| DATA RECORDS |
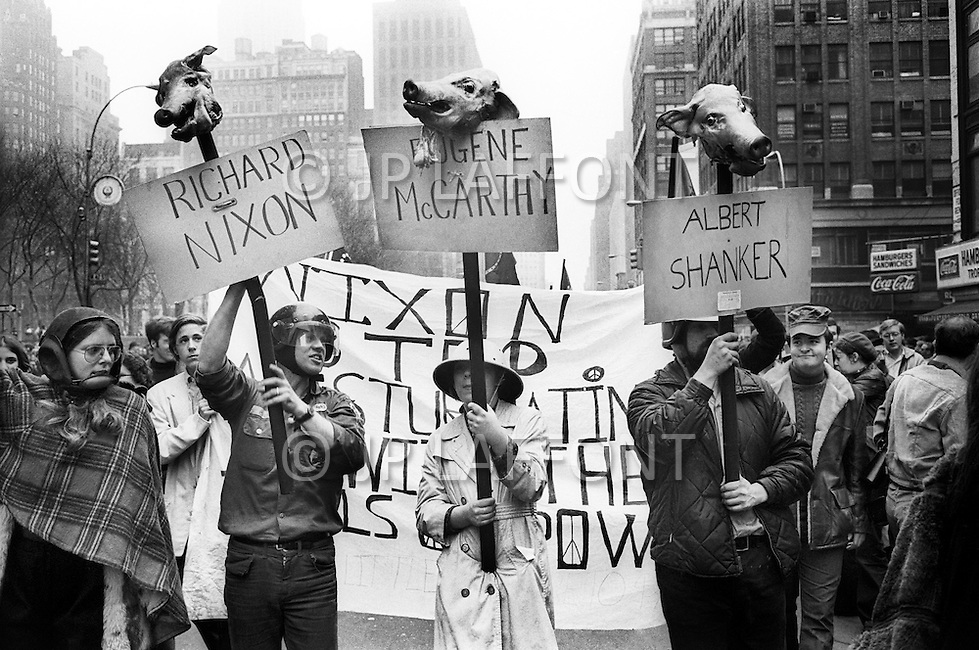 08 Apr 1969 --- Demonstrators in New York City protesting the Vietnam War, which as of this month has claimed more soldiers' lives than that of the entire Korean War. Last month, the United States began secret bombing campaigns of North Vietnamese and Vietcong bases in Cambodia. <br /> New York City, NY. 8 avril 1969. <br /> Les hippies manifestent contre l&rsquo;escalade de la guerre au Vietnam. Nixon est le premier vis&eacute;. De vraies t&ecirc;tes de cochons seront plant&eacute;es sur des piquets. Ce sera la seule fois o&ugrave; je verrai de vraies t&ecirc;tes de cochons utilis&eacute;es pendant des d&eacute;monstrations.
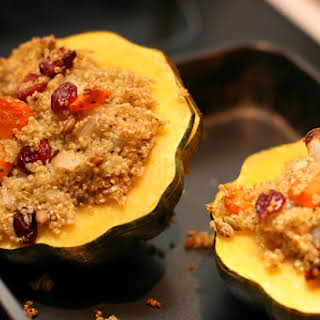 Baked Acorn Squash with Quinoa, Cranberry, and Apricot Stuffing.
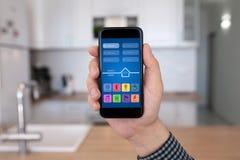 Mão masculina que guarda o telefone com a casa home esperta da cozinha do app foto de stock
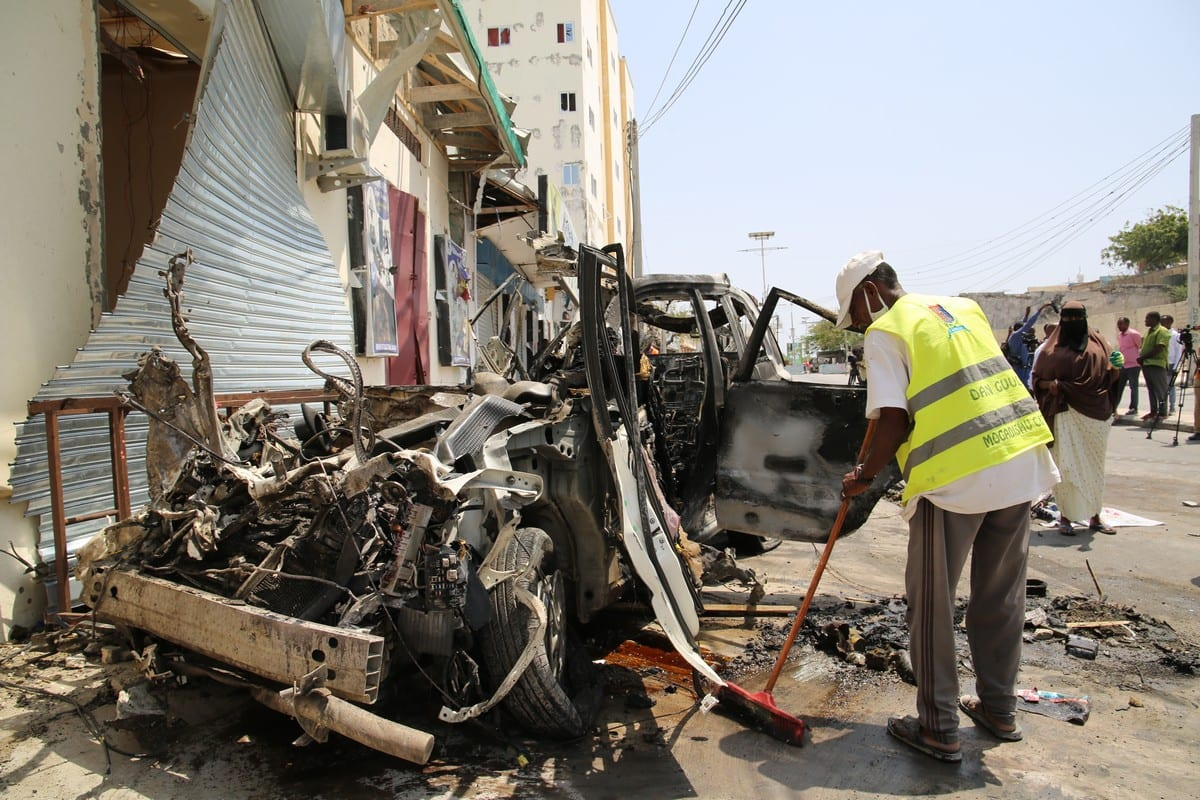 """MOGADISHU, SOMALIA - FEBRUARY 13: Wreckages of cars are seen on the scene of a huge car bomb blast that targeted a security checkpoint near the Somali parliament headquarters in the capital Mogadishu on February 13, 2021. At least seven people were wounded when a suicide car bomb blast targeted a security checkpoint near the Somali parliament headquarters in the capital Mogadishu on Saturday, police said. """"A suicide bomber driving a Toyota Noah [vehicle] drove past a security checkpoint in the Dabka area, forcing police to open fire. At least seven people were wounded, eight cars and nine rickshaws were destroyed in the morning bombing in Mogadishu,"""" Somali police said in a statement. ( Sadak Mohamed - Anadolu Agency )"""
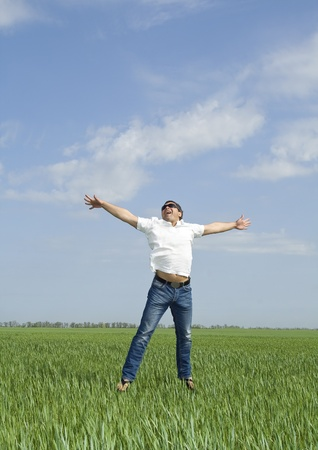 young man jumping a green field of grass   photo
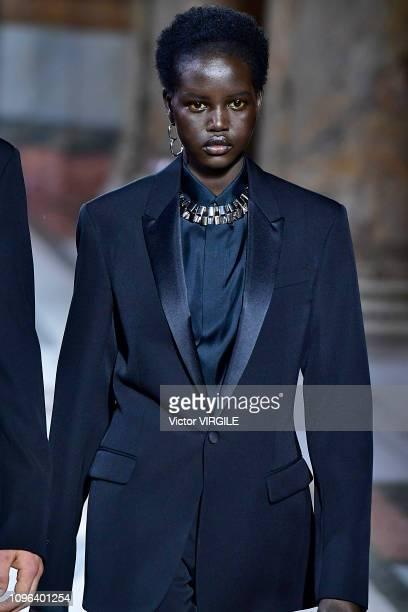 Model Adut Akech walks the runway during the Berluti Menswear Fall/Winter 20192020 fashion show as part of Paris Fashion Week on January 18 2019 in...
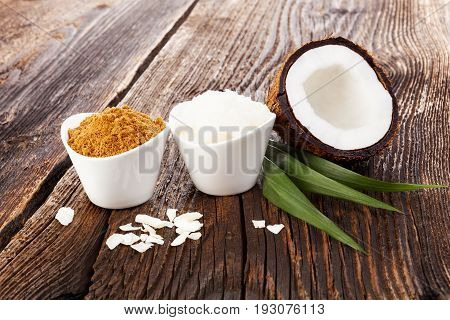 Coconut sugar and coconut oil and shredded coconut with leaf on wooden table. Healthy coconut products.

| TASK DESCRIPTION |
Pictures are to be omitted; otherwise, every line from the first line of the listing through the line containing "Mão masculina que" must be reproduced exactly, both ends included.

| SOLVED PROBLEM |
 08 Apr 1969 --- Demonstrators in New York City protesting the Vietnam War, which as of this month has claimed more soldiers' lives than that of the entire Korean War. Last month, the United States began secret bombing campaigns of North Vietnamese and Vietcong bases in Cambodia. <br /> New York City, NY. 8 avril 1969. <br /> Les hippies manifestent contre l&rsquo;escalade de la guerre au Vietnam. Nixon est le premier vis&eacute;. De vraies t&ecirc;tes de cochons seront plant&eacute;es sur des piquets. Ce sera la seule fois o&ugrave; je verrai de vraies t&ecirc;tes de cochons utilis&eacute;es pendant des d&eacute;monstrations.
 Baked Acorn Squash with Quinoa, Cranberry, and Apricot Stuffing.
 Mão masculina que guarda o telefone com a casa home esperta da cozinha do app foto de stock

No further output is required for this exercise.